# Source text
In this class we will focus on the significance of her combination of anthropology and fiction in Mules and Men (1935) and other work in which she renders her many hours of folktale and folk music gathering in Florida into a seamless narrative centered around a single trip, which begins in Eatonville, Florida and ends in New Orleans, Louisiana.  The book includes musical scores, recipes, spells, sermons, and tales of a vast description, as well as descriptions of the series of characters who provide the information.  For the most part, they convey themselves in a form of an African American dialect completely unique to Hurston, significantly departing from years of the conventional use of dialect in American literature designed mostly to imply the innate inferiority of African American speech.  

The simultaneous unreality and reality of this series of narratives, including that of Hurston herself who writes in flawless standard english, is woven together in a manner unlike almost any literary narrative before or since.  So much so that we can only guess at the reality of many things in this compendium.  We now know that Hurston had written many of these stories down in a previous form in 1927 recently rediscovered and published as Let Every Tongue Confess edited and introduced by Carla Kaplan but it had not been published, perhaps in part because it had been too clinical and straightfoward for Lippincott's taste.  Also godmother Charlotte Mason, who helped to sponsor the trip, kept a tight rein on Hurston's appearances in print. In Every Tongue's Gotta Confess, many of the same or similar tales we find in Mules and Men had been set down in sections designated by type along with an inventory of the informants, their ages, educational levels and birth places.  For me, this early work in 1927 (found in someone's papers all these years later) functions as a key to much of Hurston's subsequent writings across genre, from her letters (also edited by Kaplan) to her plays (all deposited with the Library of Congress and available on line), her short stories, her essays, novels and folklore collections.  In 1927, she was struggling for transparency in her collecting whereas by 1935, she had completely given up on any kind of straightforward presentation.  Of course she was actually 44 years old by then and knew better.

(Data drawn from a collection)

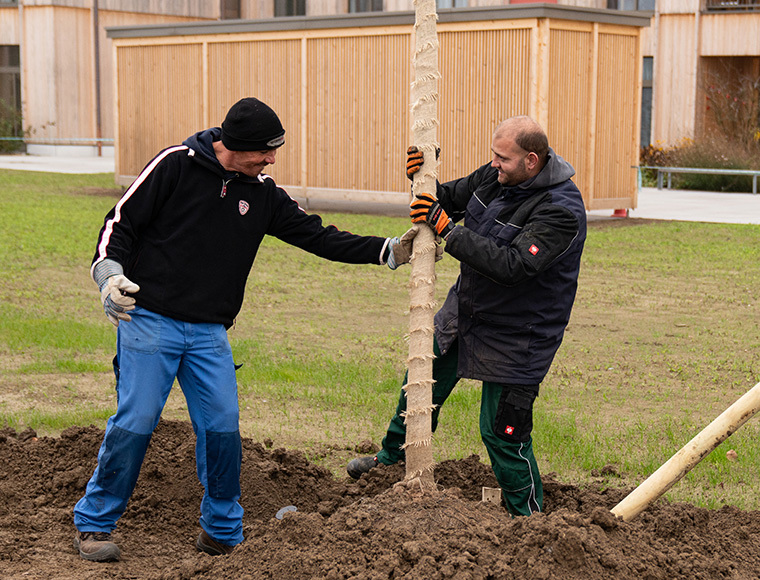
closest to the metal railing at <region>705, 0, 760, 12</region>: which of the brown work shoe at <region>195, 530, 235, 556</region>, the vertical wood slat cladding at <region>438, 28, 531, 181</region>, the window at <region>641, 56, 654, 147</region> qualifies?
the window at <region>641, 56, 654, 147</region>

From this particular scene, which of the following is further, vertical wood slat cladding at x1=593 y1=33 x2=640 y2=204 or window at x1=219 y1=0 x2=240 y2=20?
window at x1=219 y1=0 x2=240 y2=20

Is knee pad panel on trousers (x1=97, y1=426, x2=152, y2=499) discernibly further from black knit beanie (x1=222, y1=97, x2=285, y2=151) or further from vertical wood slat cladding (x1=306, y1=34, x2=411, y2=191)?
vertical wood slat cladding (x1=306, y1=34, x2=411, y2=191)

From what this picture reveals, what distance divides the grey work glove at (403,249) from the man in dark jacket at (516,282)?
0.43 feet

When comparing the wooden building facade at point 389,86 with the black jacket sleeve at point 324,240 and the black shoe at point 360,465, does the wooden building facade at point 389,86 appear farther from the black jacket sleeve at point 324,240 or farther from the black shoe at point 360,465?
the black jacket sleeve at point 324,240

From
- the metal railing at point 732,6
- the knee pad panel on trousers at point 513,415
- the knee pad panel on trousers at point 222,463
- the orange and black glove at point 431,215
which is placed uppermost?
the metal railing at point 732,6

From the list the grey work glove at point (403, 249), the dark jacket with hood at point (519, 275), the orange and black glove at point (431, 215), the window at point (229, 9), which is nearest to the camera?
the dark jacket with hood at point (519, 275)

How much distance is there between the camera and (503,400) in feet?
14.3

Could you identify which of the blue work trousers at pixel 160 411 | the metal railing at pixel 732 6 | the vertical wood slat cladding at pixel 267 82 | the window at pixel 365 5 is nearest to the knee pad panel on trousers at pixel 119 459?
the blue work trousers at pixel 160 411

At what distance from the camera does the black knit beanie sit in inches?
161

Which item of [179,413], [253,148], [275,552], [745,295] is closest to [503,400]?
[275,552]

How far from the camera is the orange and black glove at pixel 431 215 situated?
4.29 metres

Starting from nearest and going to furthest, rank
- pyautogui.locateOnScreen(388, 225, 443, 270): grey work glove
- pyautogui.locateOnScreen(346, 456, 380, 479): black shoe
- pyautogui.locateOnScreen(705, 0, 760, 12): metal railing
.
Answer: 1. pyautogui.locateOnScreen(388, 225, 443, 270): grey work glove
2. pyautogui.locateOnScreen(346, 456, 380, 479): black shoe
3. pyautogui.locateOnScreen(705, 0, 760, 12): metal railing

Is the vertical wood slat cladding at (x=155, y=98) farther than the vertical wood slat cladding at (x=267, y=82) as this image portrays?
Yes

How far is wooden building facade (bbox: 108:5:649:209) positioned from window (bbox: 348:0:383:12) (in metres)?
14.6
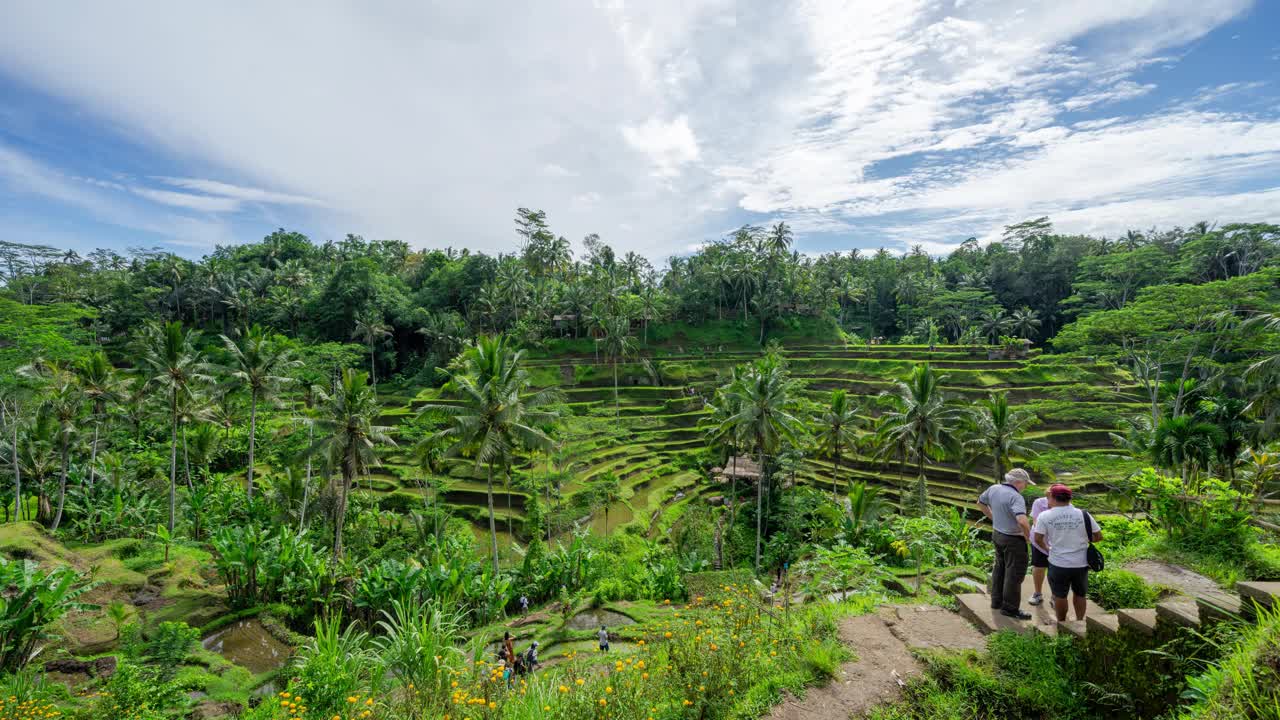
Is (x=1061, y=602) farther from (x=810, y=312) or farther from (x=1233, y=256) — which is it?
(x=1233, y=256)

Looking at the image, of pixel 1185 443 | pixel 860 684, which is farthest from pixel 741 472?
pixel 860 684

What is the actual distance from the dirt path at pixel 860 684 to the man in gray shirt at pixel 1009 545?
1.34m

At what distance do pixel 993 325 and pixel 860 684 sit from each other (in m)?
64.5

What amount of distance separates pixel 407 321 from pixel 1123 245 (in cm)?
8538

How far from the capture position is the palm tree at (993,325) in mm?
56344

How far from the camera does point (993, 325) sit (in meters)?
56.7

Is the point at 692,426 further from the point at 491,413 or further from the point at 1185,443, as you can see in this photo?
the point at 1185,443

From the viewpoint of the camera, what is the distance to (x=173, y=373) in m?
19.4

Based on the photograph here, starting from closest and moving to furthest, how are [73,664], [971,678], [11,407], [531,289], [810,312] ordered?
[971,678] < [73,664] < [11,407] < [531,289] < [810,312]

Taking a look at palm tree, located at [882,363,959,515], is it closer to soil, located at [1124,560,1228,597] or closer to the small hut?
the small hut

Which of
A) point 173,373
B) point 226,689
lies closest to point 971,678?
point 226,689

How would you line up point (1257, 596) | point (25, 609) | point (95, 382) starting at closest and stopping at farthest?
point (1257, 596)
point (25, 609)
point (95, 382)

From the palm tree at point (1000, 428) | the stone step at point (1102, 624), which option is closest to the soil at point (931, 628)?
the stone step at point (1102, 624)

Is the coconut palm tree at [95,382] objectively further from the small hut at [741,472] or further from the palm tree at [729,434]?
the small hut at [741,472]
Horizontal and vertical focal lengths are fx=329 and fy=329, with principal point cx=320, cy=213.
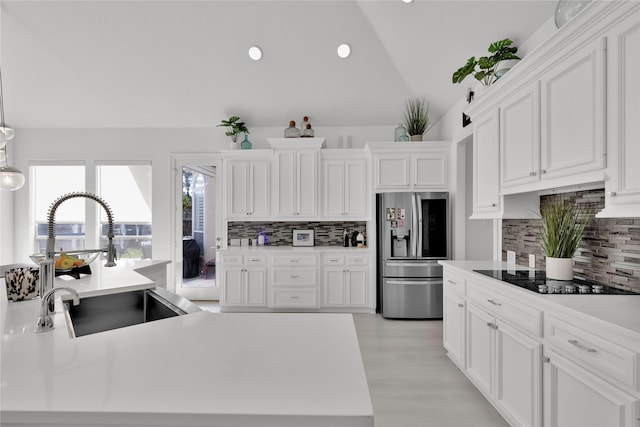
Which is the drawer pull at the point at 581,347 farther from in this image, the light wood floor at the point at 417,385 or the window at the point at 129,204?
the window at the point at 129,204

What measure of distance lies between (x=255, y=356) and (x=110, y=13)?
4698 mm

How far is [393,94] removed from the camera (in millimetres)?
4629

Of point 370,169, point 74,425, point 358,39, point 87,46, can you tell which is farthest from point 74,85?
point 74,425

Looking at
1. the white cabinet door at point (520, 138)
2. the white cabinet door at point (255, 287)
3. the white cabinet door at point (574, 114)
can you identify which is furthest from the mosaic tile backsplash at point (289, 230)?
the white cabinet door at point (574, 114)

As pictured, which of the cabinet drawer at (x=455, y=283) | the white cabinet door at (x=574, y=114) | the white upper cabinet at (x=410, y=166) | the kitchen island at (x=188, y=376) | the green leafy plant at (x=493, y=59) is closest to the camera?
the kitchen island at (x=188, y=376)

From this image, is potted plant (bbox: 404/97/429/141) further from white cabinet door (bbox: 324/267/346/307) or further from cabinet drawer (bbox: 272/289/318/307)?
cabinet drawer (bbox: 272/289/318/307)

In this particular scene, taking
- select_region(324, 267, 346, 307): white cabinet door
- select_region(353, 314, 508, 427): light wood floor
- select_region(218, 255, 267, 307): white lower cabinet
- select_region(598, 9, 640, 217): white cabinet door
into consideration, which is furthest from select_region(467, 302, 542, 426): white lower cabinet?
select_region(218, 255, 267, 307): white lower cabinet

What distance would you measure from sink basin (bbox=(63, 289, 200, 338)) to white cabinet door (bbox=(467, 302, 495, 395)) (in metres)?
1.89

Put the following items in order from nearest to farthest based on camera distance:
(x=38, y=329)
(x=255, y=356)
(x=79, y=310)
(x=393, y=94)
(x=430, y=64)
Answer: (x=255, y=356)
(x=38, y=329)
(x=79, y=310)
(x=430, y=64)
(x=393, y=94)

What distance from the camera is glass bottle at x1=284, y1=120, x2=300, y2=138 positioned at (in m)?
4.73

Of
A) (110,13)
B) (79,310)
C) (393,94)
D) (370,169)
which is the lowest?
(79,310)

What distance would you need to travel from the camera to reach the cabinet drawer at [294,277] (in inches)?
176

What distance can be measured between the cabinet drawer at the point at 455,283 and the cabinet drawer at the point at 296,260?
190 centimetres

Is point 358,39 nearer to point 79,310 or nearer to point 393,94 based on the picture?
point 393,94
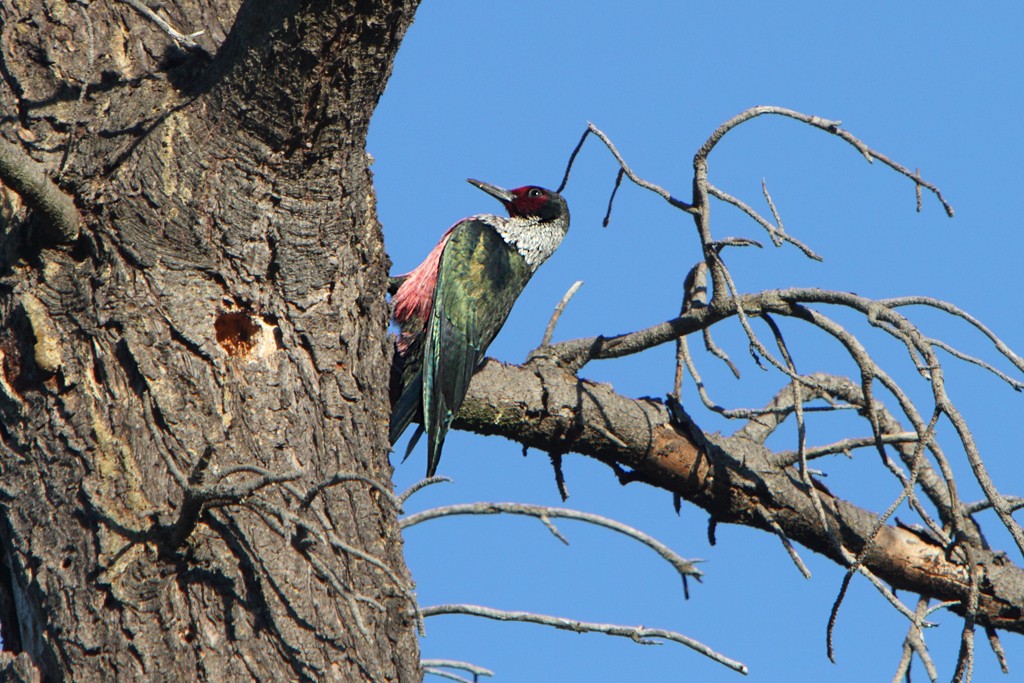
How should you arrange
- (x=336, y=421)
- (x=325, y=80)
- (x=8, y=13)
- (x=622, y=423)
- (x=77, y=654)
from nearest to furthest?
(x=77, y=654) < (x=325, y=80) < (x=336, y=421) < (x=8, y=13) < (x=622, y=423)

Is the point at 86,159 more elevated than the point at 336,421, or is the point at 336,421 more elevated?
the point at 86,159

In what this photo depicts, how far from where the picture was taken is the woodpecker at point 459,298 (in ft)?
13.1

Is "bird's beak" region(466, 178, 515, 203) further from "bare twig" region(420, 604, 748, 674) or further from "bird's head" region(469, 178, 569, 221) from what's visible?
"bare twig" region(420, 604, 748, 674)

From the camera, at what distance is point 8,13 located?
262cm

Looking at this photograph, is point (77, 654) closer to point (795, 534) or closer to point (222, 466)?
point (222, 466)

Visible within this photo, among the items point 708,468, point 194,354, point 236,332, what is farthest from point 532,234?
point 194,354

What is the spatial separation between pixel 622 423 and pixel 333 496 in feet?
5.14

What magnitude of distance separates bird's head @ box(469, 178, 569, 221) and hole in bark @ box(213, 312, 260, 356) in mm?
3163

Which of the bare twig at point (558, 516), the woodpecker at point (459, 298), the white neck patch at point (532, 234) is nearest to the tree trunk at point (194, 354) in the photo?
the bare twig at point (558, 516)

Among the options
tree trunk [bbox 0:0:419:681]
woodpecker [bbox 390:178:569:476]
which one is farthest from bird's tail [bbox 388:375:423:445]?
tree trunk [bbox 0:0:419:681]

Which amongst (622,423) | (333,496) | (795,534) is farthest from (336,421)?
(795,534)

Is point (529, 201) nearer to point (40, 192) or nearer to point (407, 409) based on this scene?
point (407, 409)

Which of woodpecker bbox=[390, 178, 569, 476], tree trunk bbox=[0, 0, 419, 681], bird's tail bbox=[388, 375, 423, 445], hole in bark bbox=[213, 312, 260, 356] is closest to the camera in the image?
tree trunk bbox=[0, 0, 419, 681]

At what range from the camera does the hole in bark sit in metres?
2.42
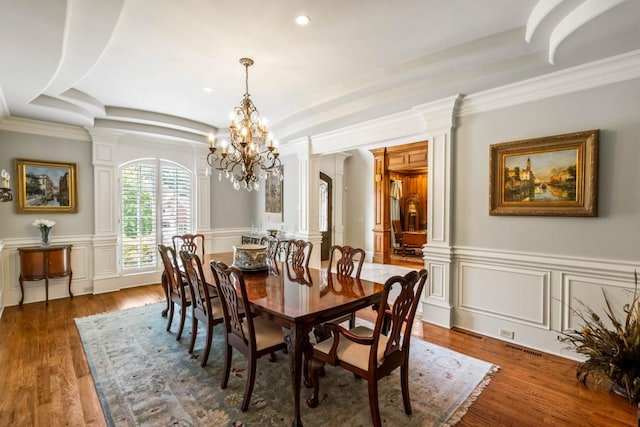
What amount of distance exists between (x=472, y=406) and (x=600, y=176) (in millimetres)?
2280

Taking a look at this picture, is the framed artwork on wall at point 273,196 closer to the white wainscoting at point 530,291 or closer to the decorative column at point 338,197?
the decorative column at point 338,197

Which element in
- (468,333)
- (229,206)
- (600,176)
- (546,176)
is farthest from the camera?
(229,206)

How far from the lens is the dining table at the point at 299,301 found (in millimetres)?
1989

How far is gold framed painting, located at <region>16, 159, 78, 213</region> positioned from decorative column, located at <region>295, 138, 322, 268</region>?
359 cm

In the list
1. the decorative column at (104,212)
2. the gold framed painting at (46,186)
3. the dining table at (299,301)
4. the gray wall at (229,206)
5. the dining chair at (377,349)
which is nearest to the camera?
the dining chair at (377,349)

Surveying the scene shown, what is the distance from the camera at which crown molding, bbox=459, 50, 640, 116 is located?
8.60 ft

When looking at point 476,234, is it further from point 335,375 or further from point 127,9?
point 127,9

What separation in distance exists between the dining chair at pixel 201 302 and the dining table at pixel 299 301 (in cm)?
13

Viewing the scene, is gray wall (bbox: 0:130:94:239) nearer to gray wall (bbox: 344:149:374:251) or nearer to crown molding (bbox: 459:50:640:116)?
gray wall (bbox: 344:149:374:251)

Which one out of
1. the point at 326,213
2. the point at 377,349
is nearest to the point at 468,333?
the point at 377,349

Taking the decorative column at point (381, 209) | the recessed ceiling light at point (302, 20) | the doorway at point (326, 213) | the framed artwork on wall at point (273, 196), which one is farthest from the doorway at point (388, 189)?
the recessed ceiling light at point (302, 20)

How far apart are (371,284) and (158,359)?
2.10m

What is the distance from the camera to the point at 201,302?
2971mm

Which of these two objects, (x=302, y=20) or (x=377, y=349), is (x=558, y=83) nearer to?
(x=302, y=20)
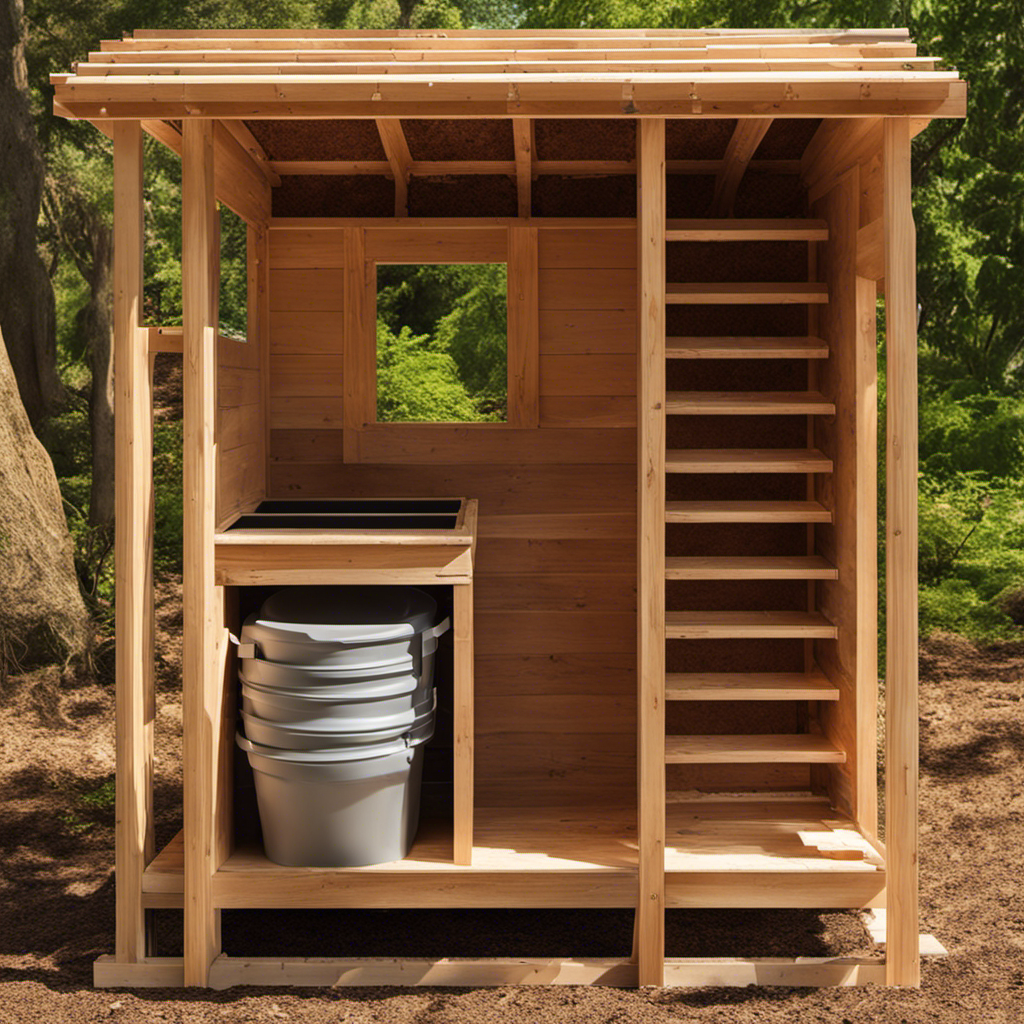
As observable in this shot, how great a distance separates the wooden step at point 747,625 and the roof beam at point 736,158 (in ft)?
6.23

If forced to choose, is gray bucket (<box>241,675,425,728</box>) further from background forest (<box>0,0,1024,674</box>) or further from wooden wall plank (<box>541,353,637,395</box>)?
background forest (<box>0,0,1024,674</box>)

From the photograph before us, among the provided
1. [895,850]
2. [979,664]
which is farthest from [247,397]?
[979,664]

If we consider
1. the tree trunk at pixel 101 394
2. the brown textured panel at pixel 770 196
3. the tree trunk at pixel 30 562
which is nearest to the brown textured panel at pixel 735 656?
the brown textured panel at pixel 770 196

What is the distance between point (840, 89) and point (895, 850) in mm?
2581

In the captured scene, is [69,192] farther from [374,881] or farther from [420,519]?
[374,881]

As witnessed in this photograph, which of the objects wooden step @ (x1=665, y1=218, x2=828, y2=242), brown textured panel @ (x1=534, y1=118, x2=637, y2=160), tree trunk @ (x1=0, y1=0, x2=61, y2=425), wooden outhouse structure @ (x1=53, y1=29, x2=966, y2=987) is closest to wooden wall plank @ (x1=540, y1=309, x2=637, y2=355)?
wooden outhouse structure @ (x1=53, y1=29, x2=966, y2=987)

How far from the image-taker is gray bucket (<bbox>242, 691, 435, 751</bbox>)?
405 centimetres

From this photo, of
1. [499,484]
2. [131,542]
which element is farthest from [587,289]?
[131,542]

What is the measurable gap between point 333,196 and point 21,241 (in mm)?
7127

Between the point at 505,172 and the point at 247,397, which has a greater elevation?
the point at 505,172

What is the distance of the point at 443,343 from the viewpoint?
1662 cm

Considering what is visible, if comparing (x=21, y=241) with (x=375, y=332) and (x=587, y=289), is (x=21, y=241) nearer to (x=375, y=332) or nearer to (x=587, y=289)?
(x=375, y=332)

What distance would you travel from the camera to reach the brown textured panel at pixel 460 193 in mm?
5430

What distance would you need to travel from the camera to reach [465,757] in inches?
164
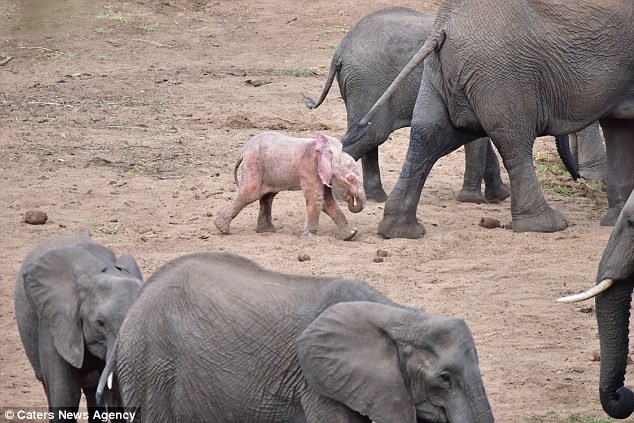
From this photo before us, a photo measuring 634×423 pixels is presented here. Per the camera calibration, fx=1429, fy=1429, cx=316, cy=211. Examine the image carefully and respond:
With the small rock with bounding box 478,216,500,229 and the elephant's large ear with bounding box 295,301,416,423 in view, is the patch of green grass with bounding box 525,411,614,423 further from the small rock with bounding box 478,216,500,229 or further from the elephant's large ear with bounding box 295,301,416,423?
the small rock with bounding box 478,216,500,229

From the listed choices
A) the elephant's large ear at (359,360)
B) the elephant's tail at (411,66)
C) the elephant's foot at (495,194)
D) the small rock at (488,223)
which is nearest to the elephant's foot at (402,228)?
the small rock at (488,223)

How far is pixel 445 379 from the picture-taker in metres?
4.27

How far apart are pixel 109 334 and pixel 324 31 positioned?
11.8 meters

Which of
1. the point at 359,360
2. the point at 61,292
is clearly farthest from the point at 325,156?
the point at 359,360

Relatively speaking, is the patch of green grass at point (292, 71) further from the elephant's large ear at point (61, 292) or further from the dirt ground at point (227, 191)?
the elephant's large ear at point (61, 292)

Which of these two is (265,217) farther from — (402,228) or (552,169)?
(552,169)

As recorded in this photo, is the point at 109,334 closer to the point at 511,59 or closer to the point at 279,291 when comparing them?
the point at 279,291

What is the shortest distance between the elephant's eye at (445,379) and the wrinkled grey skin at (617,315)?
137cm

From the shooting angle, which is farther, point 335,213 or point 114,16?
point 114,16

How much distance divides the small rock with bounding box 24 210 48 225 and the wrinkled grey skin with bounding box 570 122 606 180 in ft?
14.1

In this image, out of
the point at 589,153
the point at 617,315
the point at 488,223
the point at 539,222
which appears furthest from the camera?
the point at 589,153

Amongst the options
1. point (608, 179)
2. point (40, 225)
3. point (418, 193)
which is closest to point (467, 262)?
point (418, 193)

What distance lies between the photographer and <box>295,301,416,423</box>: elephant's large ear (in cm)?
433

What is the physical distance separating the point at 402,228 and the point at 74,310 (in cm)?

# Activity 1
In the passage on Mules and Men, where does the book's single trip begin and end?
# Activity 2
Write out the stretch of the passage on Mules and Men from "In this class" through "African American speech.".

# Worked solution 1
It begins in Eatonville, Florida and ends in New Orleans, Louisiana.

# Worked solution 2
In this class we will focus on the significance of her combination of anthropology and fiction in Mules and Men (1935) and other work in which she renders her many hours of folktale and folk music gathering in Florida into a seamless narrative centered around a single trip, which begins in Eatonville, Florida and ends in New Orleans, Louisiana.  The book includes musical scores, recipes, spells, sermons, and tales of a vast description, as well as descriptions of the series of characters who provide the information.  For the most part, they convey themselves in a form of an African American dialect completely unique to Hurston, significantly departing from years of the conventional use of dialect in American literature designed mostly to imply the innate inferiority of African American speech.